EXCERPTED TEXT:
■ ■ ■ ■ ■

Five Reasons to Support an Auto Industry Rescue
The Politics
A lot of people are angry about the proposed $34 billion package to rescue the auto industry. Much of this anger is misplaced. It should be directed at the Wall Street banks that caused this crisis and have garnered literally trillions of dollars in guarantees, loans and investments without real commitments to change their business plans or executive compensation.
In contrast, the auto companies and their unions have detailed plans, including concessions on CEO compensation and wrenching concessions by the unions. Any bridge loan should also require the companies to move toward high efficiency cars and keep jobs in the U.S. An independent board should enforce those conditions.
Ultimately, whether or not we are angry, we are in a major recession and America cannot afford to let our auto industry fail.

■ ■ ■ ■ ■

STORED RECORDS:

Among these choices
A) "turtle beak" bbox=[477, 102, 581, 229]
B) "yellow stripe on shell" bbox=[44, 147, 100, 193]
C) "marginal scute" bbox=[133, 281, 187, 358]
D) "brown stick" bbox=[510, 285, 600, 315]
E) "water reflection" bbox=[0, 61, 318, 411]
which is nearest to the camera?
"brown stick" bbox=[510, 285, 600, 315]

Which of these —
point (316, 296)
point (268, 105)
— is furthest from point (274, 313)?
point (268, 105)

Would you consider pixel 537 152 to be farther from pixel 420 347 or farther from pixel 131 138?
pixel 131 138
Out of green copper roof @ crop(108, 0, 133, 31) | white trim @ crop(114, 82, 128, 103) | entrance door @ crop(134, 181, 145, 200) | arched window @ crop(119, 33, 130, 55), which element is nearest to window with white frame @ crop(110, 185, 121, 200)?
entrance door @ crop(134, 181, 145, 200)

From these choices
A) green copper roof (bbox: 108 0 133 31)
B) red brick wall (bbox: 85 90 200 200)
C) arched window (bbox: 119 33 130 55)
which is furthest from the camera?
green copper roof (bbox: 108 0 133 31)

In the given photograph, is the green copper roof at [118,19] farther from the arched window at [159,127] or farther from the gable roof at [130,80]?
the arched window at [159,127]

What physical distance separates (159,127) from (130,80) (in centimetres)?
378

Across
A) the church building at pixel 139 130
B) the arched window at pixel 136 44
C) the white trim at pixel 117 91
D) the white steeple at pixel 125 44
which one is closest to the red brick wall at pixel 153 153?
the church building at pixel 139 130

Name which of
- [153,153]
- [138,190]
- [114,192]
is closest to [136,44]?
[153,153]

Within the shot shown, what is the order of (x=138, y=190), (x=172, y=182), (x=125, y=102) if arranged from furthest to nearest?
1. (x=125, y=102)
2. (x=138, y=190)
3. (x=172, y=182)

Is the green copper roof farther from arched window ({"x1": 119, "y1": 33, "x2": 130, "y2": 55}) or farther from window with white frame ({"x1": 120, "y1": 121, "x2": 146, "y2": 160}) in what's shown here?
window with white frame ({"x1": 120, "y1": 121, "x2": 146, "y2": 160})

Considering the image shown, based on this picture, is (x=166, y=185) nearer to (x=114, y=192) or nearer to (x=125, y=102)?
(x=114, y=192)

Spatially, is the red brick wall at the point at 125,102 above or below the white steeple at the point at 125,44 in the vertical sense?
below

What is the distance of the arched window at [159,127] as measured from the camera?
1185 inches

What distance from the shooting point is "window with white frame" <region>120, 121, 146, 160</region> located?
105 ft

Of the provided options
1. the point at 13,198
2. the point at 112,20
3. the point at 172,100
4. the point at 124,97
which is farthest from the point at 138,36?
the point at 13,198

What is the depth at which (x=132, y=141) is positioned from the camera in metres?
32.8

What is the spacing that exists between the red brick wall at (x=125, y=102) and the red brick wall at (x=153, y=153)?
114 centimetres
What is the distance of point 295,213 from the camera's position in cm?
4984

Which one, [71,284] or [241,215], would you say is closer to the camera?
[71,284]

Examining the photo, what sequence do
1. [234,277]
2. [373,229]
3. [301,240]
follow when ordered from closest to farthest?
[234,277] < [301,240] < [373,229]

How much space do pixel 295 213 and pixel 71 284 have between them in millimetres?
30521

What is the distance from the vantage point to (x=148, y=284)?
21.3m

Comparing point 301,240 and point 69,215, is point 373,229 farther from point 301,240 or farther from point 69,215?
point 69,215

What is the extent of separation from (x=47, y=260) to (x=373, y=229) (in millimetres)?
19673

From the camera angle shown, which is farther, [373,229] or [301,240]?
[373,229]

■ ■ ■ ■ ■

AIM:
Reproduce in full and verbatim the text above arguing for an auto industry rescue, from its title through its final sentence.

FULL SOLUTION:
Five Reasons to Support an Auto Industry Rescue
The Politics
A lot of people are angry about the proposed $34 billion package to rescue the auto industry. Much of this anger is misplaced. It should be directed at the Wall Street banks that caused this crisis and have garnered literally trillions of dollars in guarantees, loans and investments without real commitments to change their business plans or executive compensation.
In contrast, the auto companies and their unions have detailed plans, including concessions on CEO compensation and wrenching concessions by the unions. Any bridge loan should also require the companies to move toward high efficiency cars and keep jobs in the U.S. An independent board should enforce those conditions.
Ultimately, whether or not we are angry, we are in a major recession and America cannot afford to let our auto industry fail.